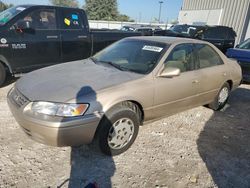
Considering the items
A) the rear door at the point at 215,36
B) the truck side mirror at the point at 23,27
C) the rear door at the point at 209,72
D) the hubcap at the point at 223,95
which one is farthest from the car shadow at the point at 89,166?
the rear door at the point at 215,36

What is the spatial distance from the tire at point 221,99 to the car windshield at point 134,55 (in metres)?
1.90

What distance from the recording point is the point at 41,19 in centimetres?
559

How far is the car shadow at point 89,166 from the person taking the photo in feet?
8.79

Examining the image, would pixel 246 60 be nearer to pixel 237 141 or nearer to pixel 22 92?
pixel 237 141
+ + + + + + +
Put the entries above into a two-column CSV with the header row entry,answer and one row per entry. Put each field in double quotes, replace its line breaks with spaces, and leave out the pictures.

Task response:
entry,answer
"Considering the items A) the rear door at the point at 215,36 B) the truck side mirror at the point at 23,27 C) the rear door at the point at 209,72 D) the hubcap at the point at 223,95 which one is farthest from the car shadow at the point at 89,166?","the rear door at the point at 215,36"
"What is the spatial distance from the tire at point 221,99 to the car windshield at point 134,55 (in metres)?","1.90"
"What distance from the recording point is the point at 41,19 in centimetres?","559"
"How far is the car shadow at point 89,166 from the person taking the photo in feet?","8.79"
"Examining the image, would pixel 246 60 be nearer to pixel 237 141 or nearer to pixel 22 92?","pixel 237 141"